Rev. James Noyes (born 1608, Wiltshire, England – died 22 October 1656, Newbury, Massachusetts Bay Colony) was an English clergyman who emigrated to Massachusetts. He was a founder of Newbury, Massachusetts.

==Biography==

Coat of Arms of James Noyes

James Noyes was the fifth son of the Rev. William Noyes of Cholderton, Wiltshire, and his wife Anne, and was born at Cholderton in 1608. He was the cousin, on his mother's side, of Thomas Parker (1595-1677), who had been left to the education of William Noyes when his father Robert Parker fled into exile in the Netherlands in 1607. Educated under the guidance of his father, and receiving much instruction from Parker, he entered Brasenose College, Oxford in 1627, but did not proceed to a degree. After studying in Dublin, Oxford and Leyden, Parker returned to teach at Newbury in Berkshire, where he was assistant preacher to William Twisse: Parker summoned James to assist him, and under their guidance James found his vocation. In 1633 James married Sarah, eldest daughter of Joseph Brown of Southampton and his wife Sarah Hibbert, and on March 1634 Parker and Noyes, together with his brother Nicholas Noyes and nephew John Woodbridge, and their families, emigrated to New England. They sailed aboard the Mary and John of London, accompanied by the Hercules: the ship was detained in the River Thames where all passengers signed the Oath of Allegiance to the King and the Church before they were allowed to sail from London.

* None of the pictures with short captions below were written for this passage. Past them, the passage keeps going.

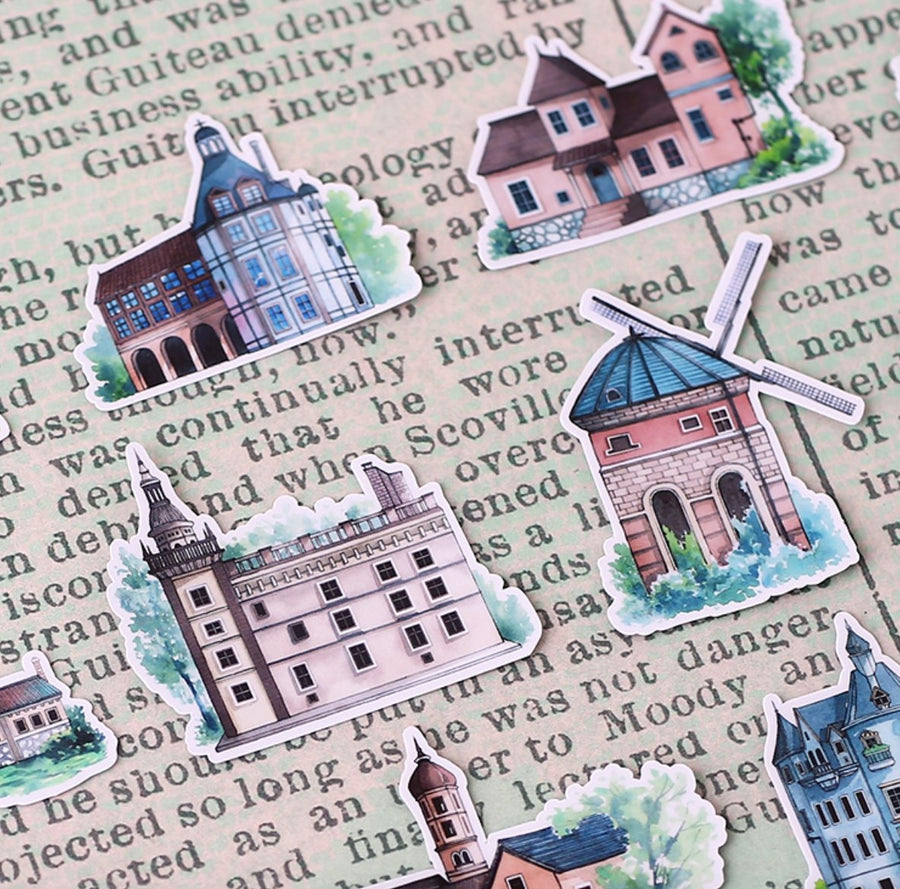 20pcs Hand-Drawn Translucent Victorian European Building Stickers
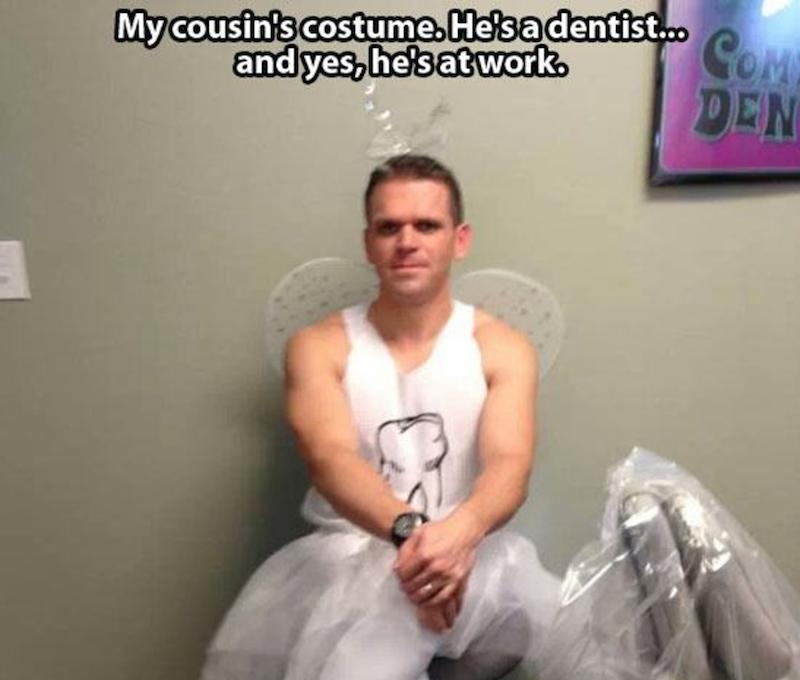 Tooth-Fairy-Dentist-16101.jpg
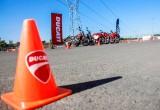 Ducati Riding Experience (DRE) 2017 – Thêm trải nghiệm thêm an toàn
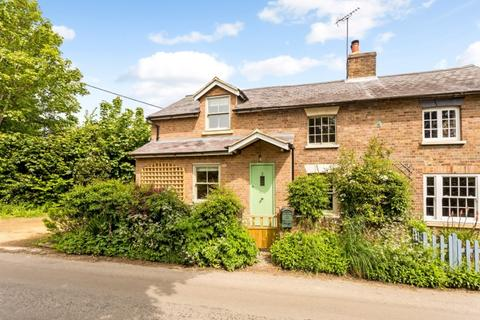 3 bedroom cottage for sale - Buckland Common
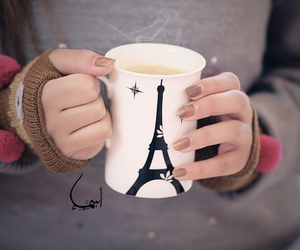 paris, cup, and coffee image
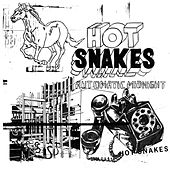 Automatic Midnight de Hot Snakes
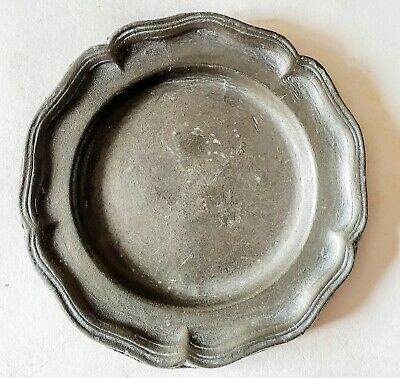 Tiny Pewter Plate Plate c.1920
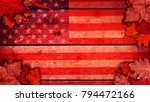 usa flag autumn background with ... | Shutterstock . vector #794472166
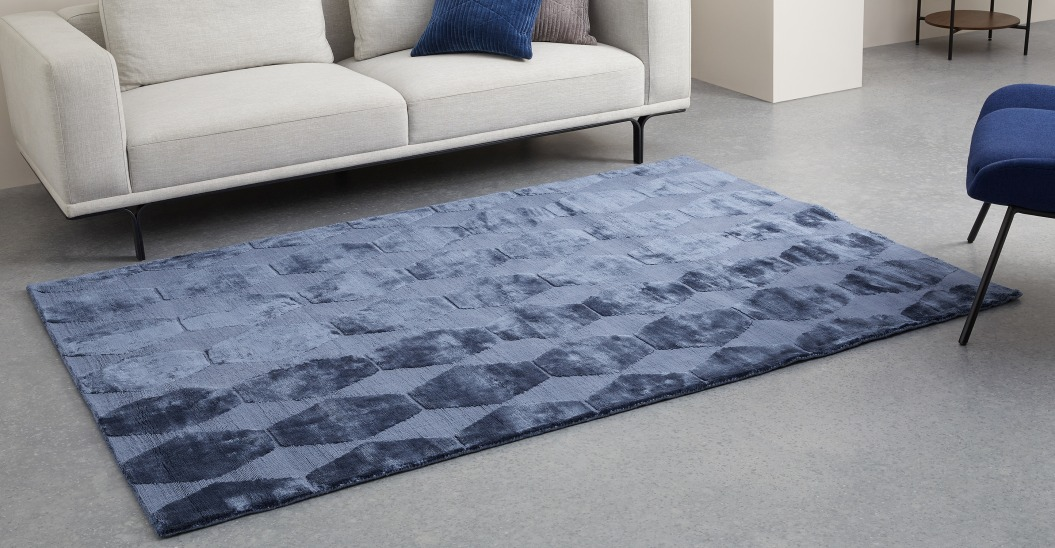 Viscose Carpet for Your Home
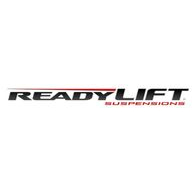 Readylift coupons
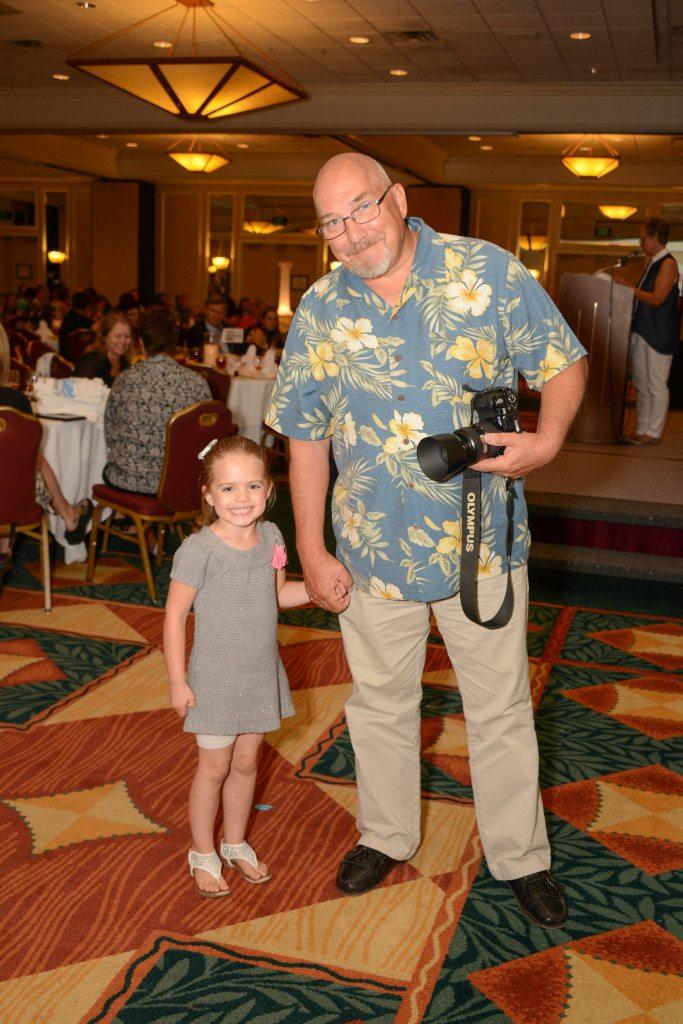 2015 CATA Junior Banquet: Image #7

During the voyage Parker and Noyes preached or expounded every day, one in the morning and the other in the afternoon, and were "abundant in prayer". Arriving in May 1634, they made landfall at Nantaskut in Massachusetts Bay Colony. Thomas Parker went with around 100 others to the new plantation at Agawam (Ipswich, Massachusetts) where as Teacher he assisted Nathaniel Ward as Pastor. James Noyes served at first in Medford, the settlement on the north side of the Mystic River laid out for Matthew Cradock. Parker and his company remained at Agawam through the winter, and in the following spring sought permission from the General Court to settle on the Quascacunquen River (now called the Parker River). This was granted in May 1635, only weeks before the revocation of the (Plymouth Council) Great Charter of New England, and the settlement of Newbury, Massachusetts proceeded. A church (the tenth in the Colony) being gathered, Thomas Parker became their Pastor, and James Noyes, though also invited to a ministry at Watertown, preferred to join his dear friend at Newbury as Teacher. Both remained there for the rest of their lives. Noyes and Parker prepared students for Harvard, refusing all compensation for their services: twelve or fourteen pupils at a time were taught at the James Noyes House, where both men lived.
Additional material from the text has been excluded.